The three-time presidential candidate has been an outspoken proponent of legalization since 2000, when he called for the decriminalization of marijuana during his first campaign. He also called for an end to the War on Drugs 15 years before Bernie Sanders did.
"Addiction should never be treated as a crime," he said during the 2000 campaign. "It has to be treated as a health problem. We do not send alcoholics to jail in this country."
Those views didn't help Nader win votes at that time. But now that legalization movements are gaining steam in North America, he's moved from the political fringe to center stage.

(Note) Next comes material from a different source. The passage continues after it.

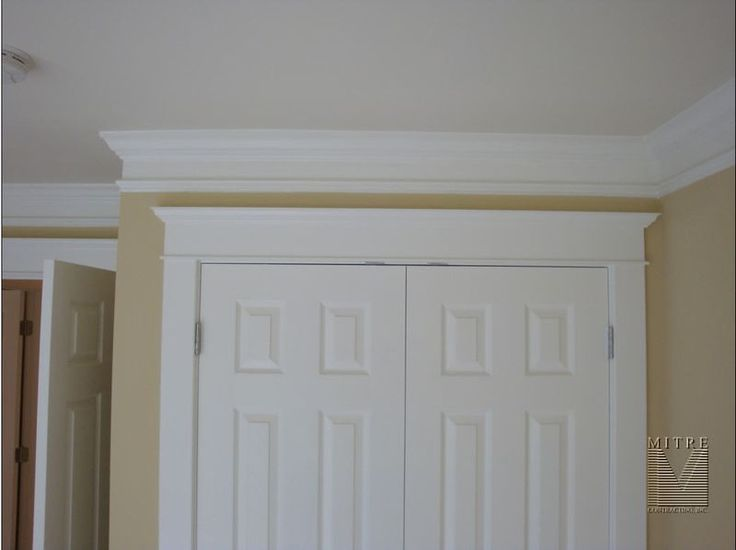 Crown Moulding Put extra trim spaced below and paint in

On Nov. 12, Ralph Nader delivered the keynote speech at Marijuana Business Daily's 4th Annual Conference and Expo in Las Vegas, where thousands of cultivators, investors, advocates, and entrepreneurs gathered to hear his advice for the burgeoning cannabis industry.
Setting High Standards
Marijuana Business Daily reported on the key elements of his speech, one of the most important being proper regulation of the industry going forward.

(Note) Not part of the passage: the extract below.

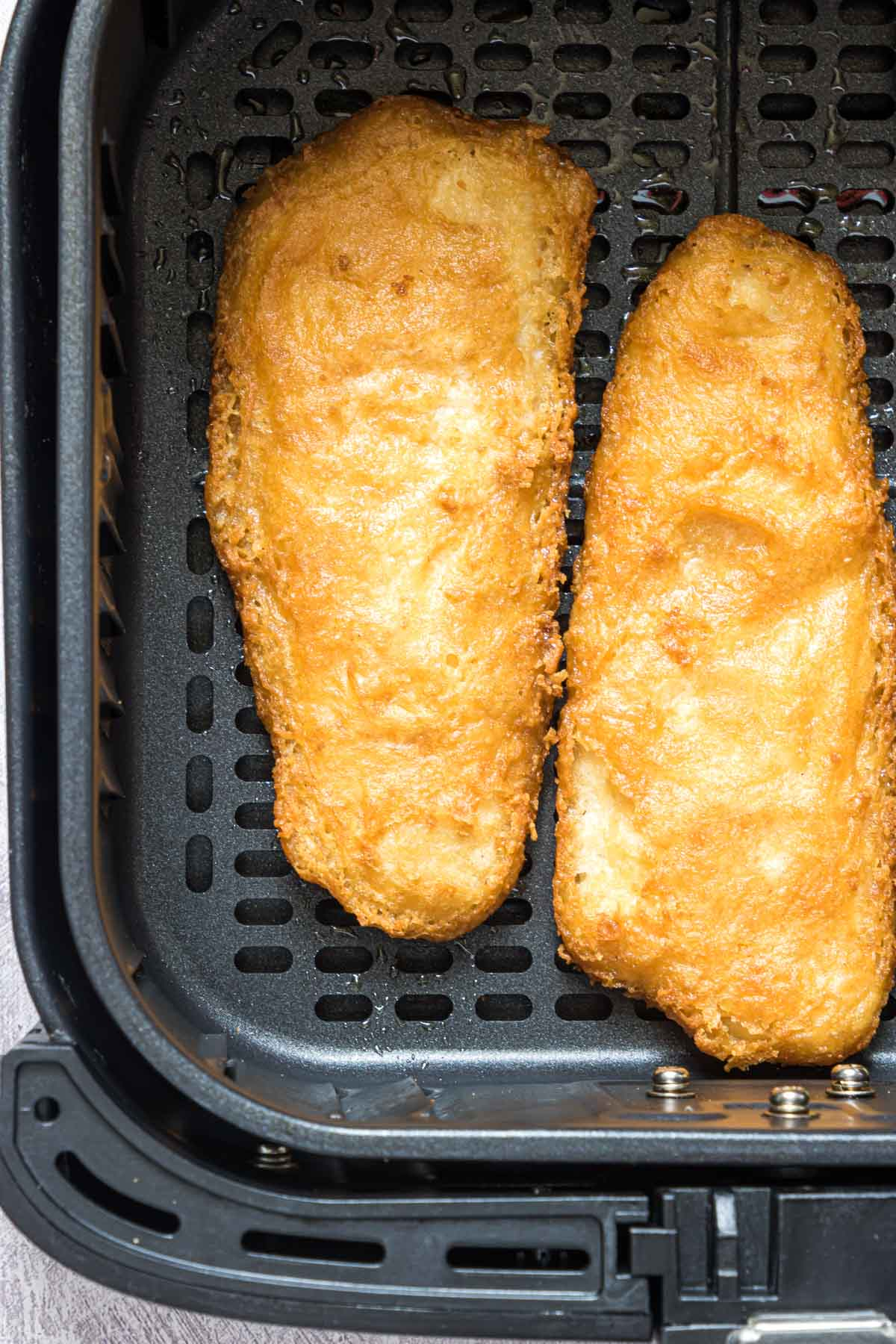 close up view of reheat fried fish inside the air fryer basket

"We've got to have standards of inspection, for, say, pesticides, for fungus, for rot," Nader told the crowd. "We have to have standards of advertising and truth, so we don't get hit with lawsuits."
Those standards, he argued, should be higher than the norm in other industries. And he urged people in the new industry to hold themselves to even higher expectations.
"Say what you want about marijuana, but it's going to be studied a lot more than some of you may like. Once it's legalized, the universities are going to be freer to do medical research or impact research. So you really have to have an open attitude."
That means allowing independent labs and companies to test marijuana without interference. Although a hassle, he said, those regulations can prevent disasters such as the Volkswagen emissions scandal.
"Why do you think this happened? It's because under federal law, they allowed private labs to do the testing. Watch out for control of these labs by your industry. That's when the problems are going to start."
Canna-business with a Conscience
For all the potential challenges facing the industry, Nader didn't lose sight of the potential good that cannabis can do - first and foremost working to end the unjust War on Drugs as it relates to cannabis.
"This is the rule of law gone mad. It is pursuing objectives precisely the opposite of what the rule of law should produce. And it's time to end it, once and for all," he said. "It's important that you broaden the legalization of marijuana as a gift to improve the criminal justice system."
Finally, he warned the audience of the wrong way of organizing the industry - for example, the "unconscionable" attempt in Ohio to create a marijuana monopoly under Issue 3.
"To put pay-to-play in an initiative that's going to be law is a nightmare, and you should never allow that to happen. If you're going to free marijuana, you've got to free the people who grow it and the people who sell it, and not put in monopolies and oligopolies."